Gen Z voters wield power in swing states
Gen Z voters wield power in swing states
Every vote counts in the seven states that experts say could decide the 2024 presidential election.

Jackson Breslin is in his first year at Syracuse University and his first presidential election as a voter. In between figuring out how to live with a roommate and when to study, Breslin also had to decide where to vote. His parents had recently moved to Scranton, Pennsylvania. Breslin could vote in his new college town or register in a swing state.
He chose Pennsylvania.
“Moving from rural North Carolina to a city in Pennsylvania, and then to Syracuse, New York, they’re completely different environments,” Breslin said. “It’s very different how young people view politics.”
Breslin’s generation is expected to make up nearly one-fifth of this year’s electorate, according to a Tufts University survey. Many first-timers will vote in the seven projected swing states: Pennsylvania, North Carolina, Georgia, Michigan, Wisconsin, Arizona and Nevada. In Nevada’s close 2022 Senate battle, young voters alone provided nearly three times the margin of victory. Gen Z voters could play a pivotal role in deciding slim wins in the states where the margins matter the most.
Swing state voters like Breslin can expect to get a lot more attention from politicians than their peers, and that difference will affect how young people experience the election, said Mark Brockway, a political scientist at Syracuse University.
“So a state like Pennsylvania will be key, and [student voters] will be saturated with political information and messages from both candidates,” Brockway said.
While preparing to vote in Pennsylvania, Breslin said he has been exploring political involvement on campus while keeping an eye on politics in his battleground state.
“If I’m going to be voting in Pennsylvania, I need to be listening to them,” Breslin said.
Attracting Gen Z voters
The candidates know they have a crucial young audience in the swing states.

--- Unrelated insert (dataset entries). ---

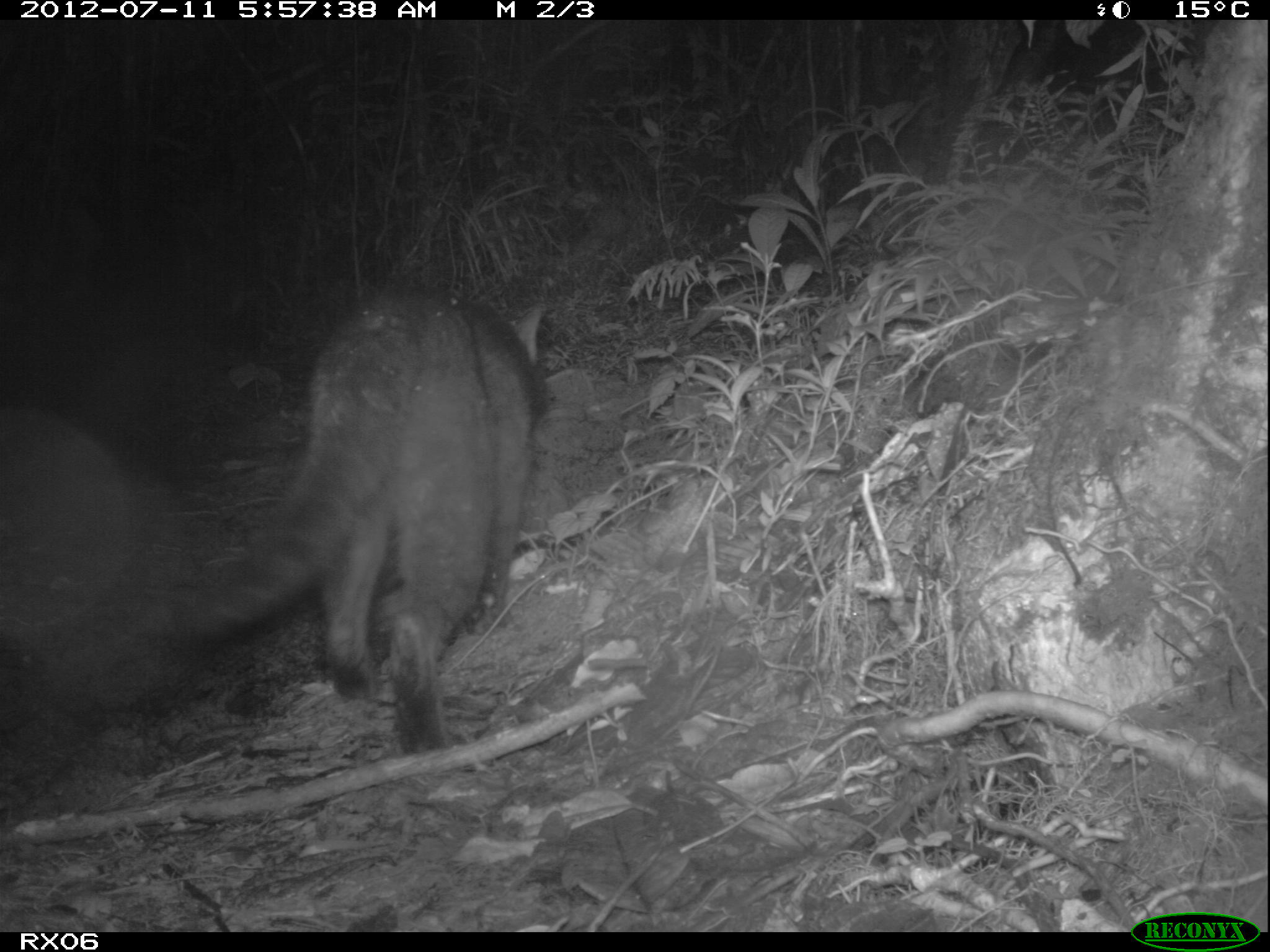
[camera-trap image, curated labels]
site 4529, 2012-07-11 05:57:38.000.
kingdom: Animalia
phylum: Chordata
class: Mammalia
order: Carnivora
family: Felidae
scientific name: Felidae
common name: felids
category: felis sp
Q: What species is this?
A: Felis sp (felids) (Felidae).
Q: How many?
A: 1.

In early April, President Joe Biden visited a college campus in Madison, Wisconsin, to discuss his student debt relief plan, a promise hoping to favor the state’s college-age voters. Within a week of his visit, First Lady Jill Biden visited community college campuses in North Carolina to discuss education.
Former President Donald Trump has also made campaign moves targeting college students and young voters in key states. Soon after Biden spoke to students in Wisconsin, Trump paid a viral visit to an Atlanta Chick-fil-A and spoke with students and conservative activists near the campuses of famous historically black colleges and universities.
Although campaigns and media are laser-focused on the seven swing states, predictions about where battles will be closest are not always accurate. During the 2020 state elections, Texas democrats mobilized themselves on the possibility that they could flip the state blue. Although the Republican margin of victory turned out wider than expected, considering Texas a swing state created anticipation that mobilized voters, Brockway said.
“The narrative around which states are and are not swing states can change, and can have an interesting effect on turnout,” Brockway said.
While it is hard to perfectly predict where young votes will be most crucial in close races on Election Day, the special treatment of swing state students helps shape the state-by-state engagement of their age group. Geographically targeted campaigning sends a compelling message to some young voters that their vote is especially important, but it tells a different story for students voting elsewhere.
Like Breslin, Katie Metis is a college student in New York state preparing to vote in her first presidential election. Originally from Queens, she will cast her ballot this November as a New Yorker. Metis lives on campus with another student from Texas, a state with historically closer presidential battles. She recalled her roommate’s stories about driving past billboard-sized political ads and roadside propaganda, a rare sight in Metis’s New York hometown.
“I had never experienced that,” Metis said. “Maybe in one House [race] or certain areas very minimally, but nothing huge, which opened my eyes to how different states interact with the election and with politicians.”
Down-ballot races matter
While the political fervor concentrated in swing states might make first-time voters from those seven feel “a little bit more engaged,” according to Brockway, students who aren’t from a battleground state could feel the opposite.
“Voters who aren’t in swing states, even those from the majority party, might think, ‘Well, why do I even need to vote in New York? I know who’s going to win. It’s not going to matter,'” Brockway said.
Despite the apathy that he has seen among some students, Brockway encouraged young people to turn out on election day, even in states where the presidential outcome feels inevitable. Races for state and local politicians may be tighter, and the results of those elections could impact voters more directly.
“The presidential race is not the only race that matters,” Brockway said. “Down-ballot candidates at the national, state, and local level are also important.”
Recent actions at the federal level have pushed some issues to voters at the state level. Abortion rights, for example, have fallen into the hands of state legislatures since the Supreme Court overturned Roe V. Wade in 2022. First-time voters can elect down-ticket candidates and support ballot measures that align with their views on individual issues of importance, even if they don’t feel particularly aligned with a presidential candidate or the political lean of their state.
Beyond this election year and the buzz surrounding its seven swing states, the political landscape is ever-changing. Brockway said first-time voters across the map have a say in those shifts.
“States can and do change from being solid states to swing states and vice versa,” Brockway said, “Consistent political participation is a way to ensure your preferred party stays in power.”